Earlier, we decided that, in many cases, method overriding should be avoided. So, why was this method overridden here? Let’s take a closer look at the KoiLabelStencil class code.
The _getDataToDisplayInSocket method defined in KoiLabelStencil is empty and only exists because it is called in the _getTextToDisplayInSocket method of the same class. If _getDataToDisplayInSocket were not present in KoiLabelStencil, upon reading the code, I would have been inclined to search for where this method is defined, spending a considerable amount of time studying the ancestor classes of KoiLabelStencil. To make it clear that this method is not yet implemented, I define it in KoiLabelStencil but do not implement it.

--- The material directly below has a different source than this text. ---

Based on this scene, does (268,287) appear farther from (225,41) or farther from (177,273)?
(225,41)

The _getTextToDisplayInSocket method is what I would call part of the interface. JavaScript does not have a standard way to declare interfaces, but we can always come up with some convention. I could have chosen not to define this method in KoiLabelStencil, and instead written about it in the documentation or as a comment, hoping that you would read the documentation and define the method yourself. However, knowing how people read documentation, I decided that explicitly having the method in the code would be more reliable.
Conclusion
In conclusion, the library is built on top of web components primarily because web components provide a convenient way to inherit components from one another. Inheritance allows for the creation of custom components. When inheriting, one should avoid overriding methods and instead use narrowing to specialize components. When creating methods, it's advisable to make all methods protected. The best approach to creating a component is to begin with a Stencil class, which outlines the component's goal through a description of its basic behavior.